Pitfalls of authoring
However, hand pruning has the same pitfalls as hand authoring an entire AI. One, it doesn’t procedurally scale across future unknown expansions. Two, our choices may become obsolete with new content. And three, the network’s efficacy is constrained by the developer’s skill with the game itself. Fortunately, the developers of AlphaGo have developed another innovation that might help.
AlphaZero
AlphaGo was pretty good. It gets deep into the simulation. But there is a problem.

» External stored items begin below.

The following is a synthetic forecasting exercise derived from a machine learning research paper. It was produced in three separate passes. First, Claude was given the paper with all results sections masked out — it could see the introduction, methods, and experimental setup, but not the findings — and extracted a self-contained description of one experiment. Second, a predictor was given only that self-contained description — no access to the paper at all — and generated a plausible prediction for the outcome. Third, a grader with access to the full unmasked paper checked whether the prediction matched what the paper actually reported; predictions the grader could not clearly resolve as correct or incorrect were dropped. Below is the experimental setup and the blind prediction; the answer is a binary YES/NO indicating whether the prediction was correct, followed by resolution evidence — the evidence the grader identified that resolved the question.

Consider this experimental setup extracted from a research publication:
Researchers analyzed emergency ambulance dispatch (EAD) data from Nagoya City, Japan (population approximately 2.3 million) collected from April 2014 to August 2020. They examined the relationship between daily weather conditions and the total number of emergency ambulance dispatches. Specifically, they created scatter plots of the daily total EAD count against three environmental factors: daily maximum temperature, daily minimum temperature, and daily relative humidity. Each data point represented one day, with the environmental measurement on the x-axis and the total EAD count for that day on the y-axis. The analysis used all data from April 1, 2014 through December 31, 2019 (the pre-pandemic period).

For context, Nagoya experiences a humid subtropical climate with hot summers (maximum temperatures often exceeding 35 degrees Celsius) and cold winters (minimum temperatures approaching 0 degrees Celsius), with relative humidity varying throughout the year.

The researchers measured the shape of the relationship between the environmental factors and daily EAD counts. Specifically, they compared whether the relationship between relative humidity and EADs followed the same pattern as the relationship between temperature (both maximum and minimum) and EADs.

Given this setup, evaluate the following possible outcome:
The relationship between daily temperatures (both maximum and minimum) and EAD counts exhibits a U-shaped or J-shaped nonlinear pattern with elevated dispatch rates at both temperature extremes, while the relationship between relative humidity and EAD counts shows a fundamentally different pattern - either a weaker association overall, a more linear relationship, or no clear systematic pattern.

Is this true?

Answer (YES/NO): NO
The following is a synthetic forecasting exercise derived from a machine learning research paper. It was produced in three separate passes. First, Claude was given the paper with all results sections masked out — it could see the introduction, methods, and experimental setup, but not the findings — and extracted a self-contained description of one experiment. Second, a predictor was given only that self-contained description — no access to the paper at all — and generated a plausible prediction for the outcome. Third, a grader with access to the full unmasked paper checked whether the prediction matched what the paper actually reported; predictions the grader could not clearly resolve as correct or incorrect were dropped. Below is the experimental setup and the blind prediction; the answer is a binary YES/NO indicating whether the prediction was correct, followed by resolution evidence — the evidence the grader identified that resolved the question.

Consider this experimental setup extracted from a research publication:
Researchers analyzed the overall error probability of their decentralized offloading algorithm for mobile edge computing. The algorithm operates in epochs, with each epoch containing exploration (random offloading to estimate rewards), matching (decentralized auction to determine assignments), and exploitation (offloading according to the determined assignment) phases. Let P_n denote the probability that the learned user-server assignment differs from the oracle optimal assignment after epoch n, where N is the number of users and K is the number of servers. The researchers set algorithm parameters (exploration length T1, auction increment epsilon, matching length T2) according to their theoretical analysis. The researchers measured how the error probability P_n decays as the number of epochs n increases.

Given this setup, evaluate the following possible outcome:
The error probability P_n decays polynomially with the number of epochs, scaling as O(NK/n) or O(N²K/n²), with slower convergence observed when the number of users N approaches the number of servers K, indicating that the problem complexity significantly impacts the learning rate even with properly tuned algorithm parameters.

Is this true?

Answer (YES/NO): NO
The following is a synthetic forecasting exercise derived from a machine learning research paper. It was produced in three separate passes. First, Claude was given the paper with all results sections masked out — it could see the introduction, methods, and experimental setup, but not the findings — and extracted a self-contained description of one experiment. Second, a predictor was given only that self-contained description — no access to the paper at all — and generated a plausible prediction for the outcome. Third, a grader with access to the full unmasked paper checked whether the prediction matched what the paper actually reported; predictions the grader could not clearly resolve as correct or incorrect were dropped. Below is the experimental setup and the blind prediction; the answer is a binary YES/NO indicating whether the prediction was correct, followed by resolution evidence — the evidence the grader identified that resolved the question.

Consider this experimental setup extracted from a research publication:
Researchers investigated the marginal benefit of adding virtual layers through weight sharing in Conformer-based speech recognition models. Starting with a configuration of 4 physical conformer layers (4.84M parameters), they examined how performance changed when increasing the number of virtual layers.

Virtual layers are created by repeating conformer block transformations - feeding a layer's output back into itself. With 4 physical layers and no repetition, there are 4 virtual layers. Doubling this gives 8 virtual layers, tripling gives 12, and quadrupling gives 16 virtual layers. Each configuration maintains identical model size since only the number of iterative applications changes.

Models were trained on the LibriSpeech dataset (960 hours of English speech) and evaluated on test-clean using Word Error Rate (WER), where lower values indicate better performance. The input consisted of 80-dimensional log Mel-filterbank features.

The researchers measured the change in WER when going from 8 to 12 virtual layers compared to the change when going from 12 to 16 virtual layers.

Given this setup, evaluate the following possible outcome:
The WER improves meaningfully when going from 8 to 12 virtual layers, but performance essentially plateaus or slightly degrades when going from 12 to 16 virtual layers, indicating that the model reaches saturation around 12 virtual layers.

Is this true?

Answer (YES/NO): YES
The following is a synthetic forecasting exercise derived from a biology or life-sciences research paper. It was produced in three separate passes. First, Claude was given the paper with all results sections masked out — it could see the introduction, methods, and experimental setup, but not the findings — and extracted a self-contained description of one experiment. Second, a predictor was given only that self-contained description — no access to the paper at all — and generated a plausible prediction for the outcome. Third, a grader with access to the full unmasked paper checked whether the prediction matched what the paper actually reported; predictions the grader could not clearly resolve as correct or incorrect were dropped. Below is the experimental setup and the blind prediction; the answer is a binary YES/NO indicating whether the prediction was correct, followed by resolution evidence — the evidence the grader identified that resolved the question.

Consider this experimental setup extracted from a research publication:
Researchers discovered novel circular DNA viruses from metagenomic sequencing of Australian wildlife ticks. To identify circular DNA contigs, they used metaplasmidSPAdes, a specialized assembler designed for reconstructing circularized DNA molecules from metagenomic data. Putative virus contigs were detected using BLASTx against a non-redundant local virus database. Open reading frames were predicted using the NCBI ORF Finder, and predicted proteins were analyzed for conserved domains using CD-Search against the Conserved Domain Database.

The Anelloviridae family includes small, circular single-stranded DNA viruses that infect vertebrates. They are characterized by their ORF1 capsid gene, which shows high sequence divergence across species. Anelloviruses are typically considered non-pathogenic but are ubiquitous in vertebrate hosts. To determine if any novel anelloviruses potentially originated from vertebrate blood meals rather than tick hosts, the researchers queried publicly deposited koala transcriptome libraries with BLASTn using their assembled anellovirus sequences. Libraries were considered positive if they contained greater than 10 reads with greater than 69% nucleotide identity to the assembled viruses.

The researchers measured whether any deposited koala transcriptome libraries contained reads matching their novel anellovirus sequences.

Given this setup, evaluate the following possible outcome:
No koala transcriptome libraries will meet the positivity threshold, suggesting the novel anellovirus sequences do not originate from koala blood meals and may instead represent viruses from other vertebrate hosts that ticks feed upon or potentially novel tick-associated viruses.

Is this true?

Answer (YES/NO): NO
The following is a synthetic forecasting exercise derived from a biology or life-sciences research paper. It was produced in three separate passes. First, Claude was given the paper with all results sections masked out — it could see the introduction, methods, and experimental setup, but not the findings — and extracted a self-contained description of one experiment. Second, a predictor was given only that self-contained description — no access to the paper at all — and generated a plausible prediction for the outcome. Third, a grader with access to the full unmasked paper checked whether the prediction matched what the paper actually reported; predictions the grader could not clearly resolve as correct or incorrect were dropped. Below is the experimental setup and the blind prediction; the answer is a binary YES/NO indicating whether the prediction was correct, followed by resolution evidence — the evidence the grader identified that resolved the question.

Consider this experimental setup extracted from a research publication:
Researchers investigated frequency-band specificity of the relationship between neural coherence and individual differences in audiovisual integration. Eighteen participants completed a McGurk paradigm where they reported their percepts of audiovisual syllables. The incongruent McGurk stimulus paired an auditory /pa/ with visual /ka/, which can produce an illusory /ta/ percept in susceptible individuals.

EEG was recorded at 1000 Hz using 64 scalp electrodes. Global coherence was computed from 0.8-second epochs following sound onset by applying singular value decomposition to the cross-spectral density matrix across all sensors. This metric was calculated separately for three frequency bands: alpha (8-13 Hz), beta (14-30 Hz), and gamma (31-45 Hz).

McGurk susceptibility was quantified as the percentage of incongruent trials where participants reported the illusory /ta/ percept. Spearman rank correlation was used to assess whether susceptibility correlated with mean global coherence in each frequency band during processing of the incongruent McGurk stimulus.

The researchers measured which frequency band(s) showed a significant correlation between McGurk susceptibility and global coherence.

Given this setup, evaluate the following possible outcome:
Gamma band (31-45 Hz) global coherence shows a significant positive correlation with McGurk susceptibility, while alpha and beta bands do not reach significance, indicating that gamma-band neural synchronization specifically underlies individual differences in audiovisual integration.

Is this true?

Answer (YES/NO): NO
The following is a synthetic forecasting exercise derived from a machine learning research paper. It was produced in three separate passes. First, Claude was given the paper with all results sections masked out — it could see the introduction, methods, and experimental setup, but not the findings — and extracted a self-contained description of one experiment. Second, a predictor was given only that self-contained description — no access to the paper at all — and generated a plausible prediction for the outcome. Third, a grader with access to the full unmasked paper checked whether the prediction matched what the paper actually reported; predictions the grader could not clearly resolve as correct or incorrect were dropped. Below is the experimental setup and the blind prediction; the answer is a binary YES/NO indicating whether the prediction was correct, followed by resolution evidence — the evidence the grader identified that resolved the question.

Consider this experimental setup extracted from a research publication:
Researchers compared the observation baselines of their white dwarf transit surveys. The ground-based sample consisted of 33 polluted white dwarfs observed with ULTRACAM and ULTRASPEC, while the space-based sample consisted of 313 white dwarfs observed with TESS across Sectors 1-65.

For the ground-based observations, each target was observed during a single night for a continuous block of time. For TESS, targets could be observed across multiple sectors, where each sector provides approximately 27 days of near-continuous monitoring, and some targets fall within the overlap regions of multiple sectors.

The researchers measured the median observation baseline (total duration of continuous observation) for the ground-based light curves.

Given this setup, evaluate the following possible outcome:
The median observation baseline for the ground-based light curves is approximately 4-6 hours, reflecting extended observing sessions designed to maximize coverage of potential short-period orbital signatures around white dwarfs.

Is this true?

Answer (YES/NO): YES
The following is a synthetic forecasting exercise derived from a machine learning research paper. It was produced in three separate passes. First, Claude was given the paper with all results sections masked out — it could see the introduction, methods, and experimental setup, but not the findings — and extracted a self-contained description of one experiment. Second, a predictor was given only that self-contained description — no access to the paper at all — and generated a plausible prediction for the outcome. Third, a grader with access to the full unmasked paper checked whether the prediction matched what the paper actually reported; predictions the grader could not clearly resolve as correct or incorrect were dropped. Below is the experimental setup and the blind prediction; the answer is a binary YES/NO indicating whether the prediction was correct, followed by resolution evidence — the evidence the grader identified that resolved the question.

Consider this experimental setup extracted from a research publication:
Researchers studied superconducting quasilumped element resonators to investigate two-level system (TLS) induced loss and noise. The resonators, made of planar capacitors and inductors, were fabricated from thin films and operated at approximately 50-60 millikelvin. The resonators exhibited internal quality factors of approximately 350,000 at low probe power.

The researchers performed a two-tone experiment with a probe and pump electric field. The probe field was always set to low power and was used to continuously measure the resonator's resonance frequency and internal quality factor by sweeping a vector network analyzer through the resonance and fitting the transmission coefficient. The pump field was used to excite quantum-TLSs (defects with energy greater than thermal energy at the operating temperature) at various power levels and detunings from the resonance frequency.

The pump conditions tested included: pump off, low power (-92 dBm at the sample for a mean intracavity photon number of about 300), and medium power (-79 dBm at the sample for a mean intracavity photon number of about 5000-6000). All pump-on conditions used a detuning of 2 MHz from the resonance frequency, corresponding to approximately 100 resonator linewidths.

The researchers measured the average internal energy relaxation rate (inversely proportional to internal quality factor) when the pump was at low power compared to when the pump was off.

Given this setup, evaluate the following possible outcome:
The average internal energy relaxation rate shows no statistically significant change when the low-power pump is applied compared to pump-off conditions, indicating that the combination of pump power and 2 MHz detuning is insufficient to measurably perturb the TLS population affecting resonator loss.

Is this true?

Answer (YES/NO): NO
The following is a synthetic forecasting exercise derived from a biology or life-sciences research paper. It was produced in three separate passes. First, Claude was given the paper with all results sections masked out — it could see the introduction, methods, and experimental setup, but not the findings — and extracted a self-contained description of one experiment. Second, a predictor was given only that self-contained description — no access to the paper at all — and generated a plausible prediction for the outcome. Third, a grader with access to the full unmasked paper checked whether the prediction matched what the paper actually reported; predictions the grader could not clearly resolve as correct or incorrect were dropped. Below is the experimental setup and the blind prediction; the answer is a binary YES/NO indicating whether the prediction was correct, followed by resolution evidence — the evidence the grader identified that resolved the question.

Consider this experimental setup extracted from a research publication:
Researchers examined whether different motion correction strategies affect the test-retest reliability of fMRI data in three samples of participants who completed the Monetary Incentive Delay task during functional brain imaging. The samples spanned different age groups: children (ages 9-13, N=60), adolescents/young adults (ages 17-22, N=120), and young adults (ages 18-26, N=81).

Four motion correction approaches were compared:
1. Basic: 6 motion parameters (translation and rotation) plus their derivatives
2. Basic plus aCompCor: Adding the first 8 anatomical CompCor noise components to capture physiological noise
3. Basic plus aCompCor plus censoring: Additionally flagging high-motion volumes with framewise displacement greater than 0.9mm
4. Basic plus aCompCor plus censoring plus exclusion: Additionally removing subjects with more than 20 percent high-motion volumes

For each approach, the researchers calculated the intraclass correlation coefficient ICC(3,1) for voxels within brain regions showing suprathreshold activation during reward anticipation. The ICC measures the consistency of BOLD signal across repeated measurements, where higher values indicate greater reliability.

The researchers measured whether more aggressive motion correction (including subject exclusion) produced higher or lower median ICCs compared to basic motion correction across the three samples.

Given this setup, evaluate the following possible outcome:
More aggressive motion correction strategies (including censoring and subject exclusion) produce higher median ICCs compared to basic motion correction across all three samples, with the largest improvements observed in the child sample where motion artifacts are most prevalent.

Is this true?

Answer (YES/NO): NO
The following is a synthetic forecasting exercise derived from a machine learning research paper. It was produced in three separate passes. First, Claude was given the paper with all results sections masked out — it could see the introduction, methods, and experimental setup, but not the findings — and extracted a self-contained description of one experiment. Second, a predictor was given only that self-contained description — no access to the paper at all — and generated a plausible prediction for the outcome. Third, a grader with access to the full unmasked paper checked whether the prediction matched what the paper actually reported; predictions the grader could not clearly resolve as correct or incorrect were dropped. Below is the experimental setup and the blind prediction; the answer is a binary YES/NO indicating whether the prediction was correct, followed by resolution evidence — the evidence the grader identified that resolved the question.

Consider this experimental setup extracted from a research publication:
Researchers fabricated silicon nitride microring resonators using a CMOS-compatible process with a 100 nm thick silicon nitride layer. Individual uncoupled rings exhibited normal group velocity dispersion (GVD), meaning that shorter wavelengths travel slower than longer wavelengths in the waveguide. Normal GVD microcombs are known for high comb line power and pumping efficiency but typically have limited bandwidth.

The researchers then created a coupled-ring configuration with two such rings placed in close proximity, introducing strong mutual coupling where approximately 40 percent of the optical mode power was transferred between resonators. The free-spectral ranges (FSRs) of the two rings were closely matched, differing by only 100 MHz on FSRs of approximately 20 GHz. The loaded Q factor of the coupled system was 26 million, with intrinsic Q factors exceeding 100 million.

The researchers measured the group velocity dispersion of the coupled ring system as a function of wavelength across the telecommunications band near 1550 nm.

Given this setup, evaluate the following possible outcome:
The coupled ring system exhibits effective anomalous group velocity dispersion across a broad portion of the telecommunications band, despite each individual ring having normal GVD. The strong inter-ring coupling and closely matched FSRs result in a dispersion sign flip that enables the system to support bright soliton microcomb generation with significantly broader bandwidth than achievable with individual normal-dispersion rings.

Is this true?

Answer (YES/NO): NO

What if one of the randomly low-weighted branches was actually representative of a REALLY good move? The AI won’t know about this move because it won’t have a chance to run its simulated game state through the neural network to discover how good it is. The consequence is that a skilled player may easily beat this AI, and set the game down because it’s too easy.
DeepMind’s innovation was that rather than building out this tree using random weights, it used the neural network itself to determine the weights. The neural network gives two things. One, it still says how likely a player is to win in this state. Two it says what nodes to go search next. How does it know which branches to favor building? It uses the same feedback signal, the win (or loss) at the end of the game to know whether it was on the right track, and the temporal difference feedback signal of using the prediction of a win or loss.
Performance Risk
But we still have a looming problem. The technique behind AlphaZero was only proven to be effective in an artificial scenario: one with internal access to Google’s supercomputers to process the training and to search the tree. It had never before applied in a commercial product, and there was no guarantee it would work. It was proving to be unrealistic for a project in production with time and processing limitations.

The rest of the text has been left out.